++++ Verilen Alıntı

İlişkilerde Huzur Bırakmayan 4 İnanış
İLİŞKİLERDE HUZUR BIRAKMAYAN 4 İNANIŞ
İlişkiler deyince özellikle de duygusal ilişkiler, hemen hemen herkes; daha sağlıklı ilişki için neler yapmalıyım, ilişkimdeki aksaklıkları yada iletişim sorunlarını nasıl ortadan kaldırabilir diye çareler aramaktadır. Bir ilişki koçu olarak sık sık, aşkın ve ilişkilerin nasıl olması gerektiği ile ilgili mesajlar alıyorum. Ve bunlar arasında şöyle bir değerlendirme yaptığımda görmüş olduğum ilişki hatalarından, yanlış inanışlara bağlı, ve ilişkilerinizde özellikle de evliliklerde huzuru kaçıran, 4 tanesini sizler ile paylaşmak istedim.
Evlilikler aşk ve sevgi üzerine kurulmuştur. Öncelikle Aşk nedir ? diye düşündüğümüzde… Aşk tutkudur, sevgidir. Sevdiğin için kendinden geçmedir, Çoğu zaman özlemdir hasrettir aşk. Nerelere konu olmadı ki değil mi? Sayısız şiir, film ve şarkının konusu olan duygudur aşk. Ve her kesin ortak derdi aşkı ve ilişkileri anlayabilmek. Fakat bu kadar çabaya rağmen maalesef; Tam manası ile anlayamadığımız duygudur aşk ve onun yansıttığı ilişkiler.
İlişkilerde Huzur Bırakmayan 4 İnanış
Aşkın ve ilişkilerin nasıl olması gerektiği ile ilgili birçok yanlış bilinen doğrular vardır. Çoğu yanlış olan bu doğrular evliliğinize ya da ilişkinize zarar verebilir. İşte size Bunların dördü…
1. Kafanızdaki Mükemmel Eşten Vazgeçin;
Unutulmaması gereken hiç kimse mükemmel değildir. Sizde mükemmel değilsiniz. Maalesef zaman zaman kişiler hayal dünyasında yaşayabilirler. Fakat yapmamanız gereken, eşinizi bu hayalinizde yaşayan kişiyle karşılaştırmaktır. Son zamanlarda izlenilen diziler, takip edilen sosyal medya, kişilerin hayalinde kendi eşinin özelliklerinin dışında, bambaşka beklentiler içine girmesine neden olabiliyor ve ciddi hayal kırıklıklarına uğrayabiliyorlar. Sonuç olarak da eşinizin yanlış kişi olduğuna inanıp, hiç emek harcamadan ilişkiyi sonlandırmak büyük bir ihtimal haline geliyor. Aslında ihtiyacınız olan mükemmel bir eş değil, iyi bir eştir. Eşinizde mutlaka olmasını istediğiniz en önemli özellikleri bulduktan sonra, geri kalanı anlaşmaya çalışmak en doğru izlenecek yoldur. Sizinle hayatı paylaşan ve size sevgisini sunan biri varken gereksiz mükemmelliğin peşinde koşarak ilişkinizi yıpratmayın.

++++++++
++++ Sağlanan Veriler

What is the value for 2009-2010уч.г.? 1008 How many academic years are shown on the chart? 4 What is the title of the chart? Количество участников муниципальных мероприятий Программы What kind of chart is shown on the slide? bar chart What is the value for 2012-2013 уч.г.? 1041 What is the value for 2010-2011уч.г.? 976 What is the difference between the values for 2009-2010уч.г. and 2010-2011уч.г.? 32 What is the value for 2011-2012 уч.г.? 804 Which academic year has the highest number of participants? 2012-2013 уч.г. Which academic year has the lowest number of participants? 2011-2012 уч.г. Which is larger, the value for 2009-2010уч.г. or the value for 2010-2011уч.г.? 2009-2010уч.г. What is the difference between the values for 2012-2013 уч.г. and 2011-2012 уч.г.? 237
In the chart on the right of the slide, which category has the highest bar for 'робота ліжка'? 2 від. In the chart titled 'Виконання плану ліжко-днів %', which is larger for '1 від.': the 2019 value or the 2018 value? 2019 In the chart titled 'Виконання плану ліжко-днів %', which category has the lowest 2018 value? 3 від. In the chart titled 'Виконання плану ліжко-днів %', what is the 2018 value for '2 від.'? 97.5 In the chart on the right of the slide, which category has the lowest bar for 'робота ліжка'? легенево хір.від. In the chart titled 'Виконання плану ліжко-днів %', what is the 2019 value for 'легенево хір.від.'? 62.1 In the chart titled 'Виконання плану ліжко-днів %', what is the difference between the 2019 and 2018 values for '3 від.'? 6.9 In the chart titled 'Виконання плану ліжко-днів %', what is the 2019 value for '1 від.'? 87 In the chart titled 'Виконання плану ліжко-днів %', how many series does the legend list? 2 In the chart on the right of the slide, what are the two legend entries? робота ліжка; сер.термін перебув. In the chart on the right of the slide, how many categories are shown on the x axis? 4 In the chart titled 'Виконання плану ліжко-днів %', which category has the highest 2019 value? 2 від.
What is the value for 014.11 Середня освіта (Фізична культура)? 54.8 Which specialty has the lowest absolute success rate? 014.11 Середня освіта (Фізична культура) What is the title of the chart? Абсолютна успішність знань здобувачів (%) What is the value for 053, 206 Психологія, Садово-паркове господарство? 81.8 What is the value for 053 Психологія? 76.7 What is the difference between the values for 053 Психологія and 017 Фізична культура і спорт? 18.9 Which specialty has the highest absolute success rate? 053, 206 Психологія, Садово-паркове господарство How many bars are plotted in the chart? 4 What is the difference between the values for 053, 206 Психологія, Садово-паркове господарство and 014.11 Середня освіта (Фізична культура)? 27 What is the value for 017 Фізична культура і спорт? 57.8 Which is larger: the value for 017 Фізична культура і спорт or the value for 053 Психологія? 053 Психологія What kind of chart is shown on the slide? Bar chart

++++++++

(Çalışma Soruları):
a) İlişkilerde huzuru kaçıran inanışlarla ilgili metinde "Evlilikler aşk ve" sözlerinin geçtiği yerden başlayın, "onun yansıttığı ilişkiler." sözlerinden sonra durun ve bu bölümü harfi harfine yazın.
b) İlişkilerde huzuru kaçıran inanışlarla ilgili metne göre şunları yanıtlayın:
(i) Yazar kendini hangi sıfatla tanıtıyor?
(ii) Aşk, sayısız neyin konusu olan duygu olarak anılıyor?
(iii) Mükemmel bir eş yerine aslında nasıl bir eşe ihtiyaç olduğu söyleniyor?
c) İlişkilerde huzuru kaçıran inanışlarla ilgili metni kaldığı yerden sürdürerek yazın.
Metnin ardından gelen malzeme, metinden ayrı ve bağımsız bir içeriktir.

(Alıştırma Sonuçları):
a)
Evlilikler aşk ve sevgi üzerine kurulmuştur. Öncelikle Aşk nedir ? diye düşündüğümüzde… Aşk tutkudur, sevgidir. Sevdiğin için kendinden geçmedir, Çoğu zaman özlemdir hasrettir aşk. Nerelere konu olmadı ki değil mi? Sayısız şiir, film ve şarkının konusu olan duygudur aşk. Ve her kesin ortak derdi aşkı ve ilişkileri anlayabilmek. Fakat bu kadar çabaya rağmen maalesef; Tam manası ile anlayamadığımız duygudur aşk ve onun yansıttığı ilişkiler.

b)
(i) Bir ilişki koçu olarak.
(ii) Sayısız şiir, film ve şarkının.
(iii) İyi bir eşe.

c)
2. Sizi Tamamlamasını Beklemekten Vazgeçin
En büyük yapılan hatalardan ve yine bize yıllardır, öğretilen bir yanlış söylem yada yanlış anlaşılan diyelim; ”Bir elmanın yarısı” yada ”Beni tamamlayacak diğer yarım” cümlelerini hayatımıza geçirmeye çalışmak ve hep bizi tamamlayacak eş beklentisidir. Oysaki önemli olan sizin eksikliklerinizi tamamlama yada eksik kalan yanınızın sorumluluğunu başkasına yükleme değildir mesele… Asıl çözüm ”Önce tam biri olmaktır” . Gerçek şu ki kendi içinde kendi ile doyum halinde olmayan, kendinden memnuniyetsiz birini kimse tamamlayamaz. O yüzden önce siz tam olmayı deneyin. O zaman göreceksiniz, eşinizde istediğiniz gibi tam olacaktır. Sevgili Bülent Gardiyanoğlu’nun dediği gibi; ”İki Tam Bir Tek Olun”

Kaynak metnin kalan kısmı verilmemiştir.